Parla la mamma del neonato di tre giorni, trovato morto all’ospedale Pertini di Roma, nel letto in cui la donna lo teneva dopo averlo allattato ed essersi addormentata. “Sto leggendo le dichiarazioni rilasciate dalla Asl 2, dicono che hanno garantito tutta l’assistenza necessaria, che alle puerpere viene fatta firmare un’autorizzazione a tenere i figli con loro. Bellissime parole, peccato non siano veritiere”. “Ho chiesto aiuto e mi hanno detto no”, dice.
“Più volte ho chiesto in reparto di essere aiutata – precisa al Messaggero – perché non ce la facevo da sola e di portare per qualche ora il bambino al nido per permettermi di riposare, eppure mi è stato detto sempre di no”, aggiunge. “Non è che si giustificassero in qualche modo. Dicevano che non era possibile e basta. E io rimanevo lì a dovermi occupare di tutto. Dovevo allattare il piccolo, cambiarlo, riporlo nella culletta accanto al letto, e ho dovuto farlo anche subito dopo il parto anche se ero sfinita”.
In attesa che la magistratura, che indaga per omicidio colposo, chiarisca e accerti la vicenda, moltissime mamme hanno tirato fuori sui social le loro testimonianze sulle difficoltà del post parto, sull’allattamento nello stesso letto, sul rooming in forzato, o sulla fortuna, invece, di incontrare professionisti attenti e un nido a cui affidare nella notte o nella stanchezza i neonati.

** LAVORO DA SVOLGERE **
a – Rispondi alle domande sul brano:
(i) In quale ospedale di Roma è stato trovato morto il neonato?
(ii) Dove chiedeva la madre di portare il bambino per qualche ora?
(iii) Per quale ipotesi di reato indaga la magistratura?
b – Riscrivi la parte del brano che si apre con le parole contenenti "In attesa che" e si chiude con "stanchezza i neonati.", sostituendo "magistratura" con "procura".
L'elenco non ha alcun legame con il brano.

** DATI DA ESAMINARE **

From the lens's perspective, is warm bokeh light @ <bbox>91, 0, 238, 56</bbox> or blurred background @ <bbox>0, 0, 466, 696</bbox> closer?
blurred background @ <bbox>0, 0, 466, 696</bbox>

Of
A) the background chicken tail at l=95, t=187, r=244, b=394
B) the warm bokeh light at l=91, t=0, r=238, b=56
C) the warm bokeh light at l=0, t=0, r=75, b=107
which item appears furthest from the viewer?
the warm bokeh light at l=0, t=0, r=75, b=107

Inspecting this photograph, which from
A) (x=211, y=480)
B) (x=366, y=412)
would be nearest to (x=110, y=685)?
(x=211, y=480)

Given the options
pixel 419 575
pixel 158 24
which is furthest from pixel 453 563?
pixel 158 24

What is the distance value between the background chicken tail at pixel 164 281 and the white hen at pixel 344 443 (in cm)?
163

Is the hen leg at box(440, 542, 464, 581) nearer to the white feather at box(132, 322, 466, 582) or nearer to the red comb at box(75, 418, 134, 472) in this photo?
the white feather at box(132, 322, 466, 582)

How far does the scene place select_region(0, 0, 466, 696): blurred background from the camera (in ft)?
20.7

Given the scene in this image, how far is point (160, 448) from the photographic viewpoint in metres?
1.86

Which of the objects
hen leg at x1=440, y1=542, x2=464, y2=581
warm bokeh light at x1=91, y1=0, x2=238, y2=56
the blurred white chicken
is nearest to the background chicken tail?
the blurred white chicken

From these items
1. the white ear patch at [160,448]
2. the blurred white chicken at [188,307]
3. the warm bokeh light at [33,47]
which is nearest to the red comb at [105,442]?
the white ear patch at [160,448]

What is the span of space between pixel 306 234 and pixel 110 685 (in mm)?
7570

** RISPOSTE ALLE ATTIVITÀ **
a –
(i) All'ospedale Pertini.
(ii) Al nido.
(iii) Per omicidio colposo.

b –
In attesa che la procura, che indaga per omicidio colposo, chiarisca e accerti la vicenda, moltissime mamme hanno tirato fuori sui social le loro testimonianze sulle difficoltà del post parto, sull’allattamento nello stesso letto, sul rooming in forzato, o sulla fortuna, invece, di incontrare professionisti attenti e un nido a cui affidare nella notte o nella stanchezza i neonati.